Two general principles at once present themselves for consideration, the first of which is that growing spicules situated in a mass of mesoglœal substance far removed from any limiting surface must, owing to the proximity of other spicules, endodermal canals, and other heterogeneities of constitution of the surrounding medium, necessarily be subject to an aggregate of influences which tend to produce irregularity of form; and the second is that the extension of a growing body into a surrounding resistant medium is most easily effected by the protrusion of more or less acute processes which, in virtue of their acuteness, are best able to cleave a passage. In connection with this last principle, it may be pointed out that the form of the Alcyonarian spicule certainly suggests the idea that the minor processes (doubtless due to that localised activity of the protoplasm which remains un-absorbed in the prolongation of the main branches) may be attributable to the same cause as say the lobose pseudopodia of a rhizopod—the protoplasmic investment of the spicule being comparable to the ectosarc in which the protrusive movement originates, and the deposited calcareous matter to the stream of endosarcal granules which follows in its train,—and in all probability there does exist an affinity between the two kinds of emergencies.

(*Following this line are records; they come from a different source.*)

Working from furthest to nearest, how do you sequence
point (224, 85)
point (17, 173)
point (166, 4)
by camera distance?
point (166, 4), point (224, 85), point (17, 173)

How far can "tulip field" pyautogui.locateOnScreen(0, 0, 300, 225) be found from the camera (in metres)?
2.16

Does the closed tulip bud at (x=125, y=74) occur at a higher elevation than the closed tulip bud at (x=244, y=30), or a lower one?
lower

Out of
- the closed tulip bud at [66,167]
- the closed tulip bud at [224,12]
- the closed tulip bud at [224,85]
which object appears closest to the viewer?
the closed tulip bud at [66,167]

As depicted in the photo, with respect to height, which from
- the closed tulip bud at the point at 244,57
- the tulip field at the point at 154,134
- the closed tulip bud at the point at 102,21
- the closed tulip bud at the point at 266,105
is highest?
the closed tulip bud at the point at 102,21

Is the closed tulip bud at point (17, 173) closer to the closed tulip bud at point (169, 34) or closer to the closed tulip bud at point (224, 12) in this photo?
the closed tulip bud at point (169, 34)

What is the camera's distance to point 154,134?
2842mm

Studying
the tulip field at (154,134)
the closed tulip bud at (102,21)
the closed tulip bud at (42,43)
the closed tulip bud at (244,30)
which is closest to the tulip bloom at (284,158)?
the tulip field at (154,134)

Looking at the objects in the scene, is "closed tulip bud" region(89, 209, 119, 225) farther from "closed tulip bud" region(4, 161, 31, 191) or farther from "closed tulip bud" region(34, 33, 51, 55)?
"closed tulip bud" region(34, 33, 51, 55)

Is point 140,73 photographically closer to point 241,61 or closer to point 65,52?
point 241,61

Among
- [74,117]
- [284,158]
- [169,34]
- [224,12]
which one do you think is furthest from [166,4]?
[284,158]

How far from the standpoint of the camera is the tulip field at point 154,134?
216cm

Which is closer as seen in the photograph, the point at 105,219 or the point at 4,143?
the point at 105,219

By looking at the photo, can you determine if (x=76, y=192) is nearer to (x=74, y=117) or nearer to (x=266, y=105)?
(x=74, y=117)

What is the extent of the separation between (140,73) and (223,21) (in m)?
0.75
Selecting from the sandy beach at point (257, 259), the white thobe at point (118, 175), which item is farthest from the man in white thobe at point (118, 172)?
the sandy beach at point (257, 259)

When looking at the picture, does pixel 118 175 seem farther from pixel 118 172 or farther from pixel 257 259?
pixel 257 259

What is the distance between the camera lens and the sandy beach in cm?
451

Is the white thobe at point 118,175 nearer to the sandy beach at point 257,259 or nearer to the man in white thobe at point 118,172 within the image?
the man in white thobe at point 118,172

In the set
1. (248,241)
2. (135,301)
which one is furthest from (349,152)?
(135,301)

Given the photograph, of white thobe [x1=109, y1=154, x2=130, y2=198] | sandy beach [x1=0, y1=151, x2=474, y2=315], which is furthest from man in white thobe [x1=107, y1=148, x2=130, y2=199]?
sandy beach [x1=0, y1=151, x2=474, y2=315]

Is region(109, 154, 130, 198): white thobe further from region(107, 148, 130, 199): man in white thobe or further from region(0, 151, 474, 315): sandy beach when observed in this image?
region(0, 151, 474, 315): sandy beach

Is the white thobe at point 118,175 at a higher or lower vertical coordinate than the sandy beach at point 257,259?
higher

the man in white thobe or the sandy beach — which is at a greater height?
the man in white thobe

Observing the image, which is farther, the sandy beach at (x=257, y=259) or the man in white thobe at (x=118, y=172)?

As has already been described, the extremities of the young dumb-bell spicule quickly become amphicœlous in character, or, in other words, a broad rim usually develops around the hemispherical “head “of each dumb-bell rendering the terminal surface more or less concave (fig. 3), and a few minor processes developing at the “corners” of the spicule, the entire structure comes to resemble, as also before remarked, a caudal vertebra. A possible explanation of this change from the simple dumb-bell to the amphicœlous condition is to be found in the fact stated above, viz. that the consistency of the mesoglœal substance is largely solid, and not liquid in nature (figs. 16 and 17), from which it follows that in the elongation of the binucleated scleroblast and its contained sclerite, the resistant pressure offered by the mesoglœa is greatest at the extreme ends of the spicule, and therefore less towards the sides (i. e. the pressure is not the same at all points as would be the case were the medium liquid), and seeing that, at the same time, the mass of the protoplasm is situated towards the extremities (being pushed somewhat to the sides however by the terminal pressure), further deposition of the calcareous substance must, under these two conditions, take place at the sides and towards the ends of the spicule, i. e. the terminal surfaces will become amphicœlous (see text-fig. B).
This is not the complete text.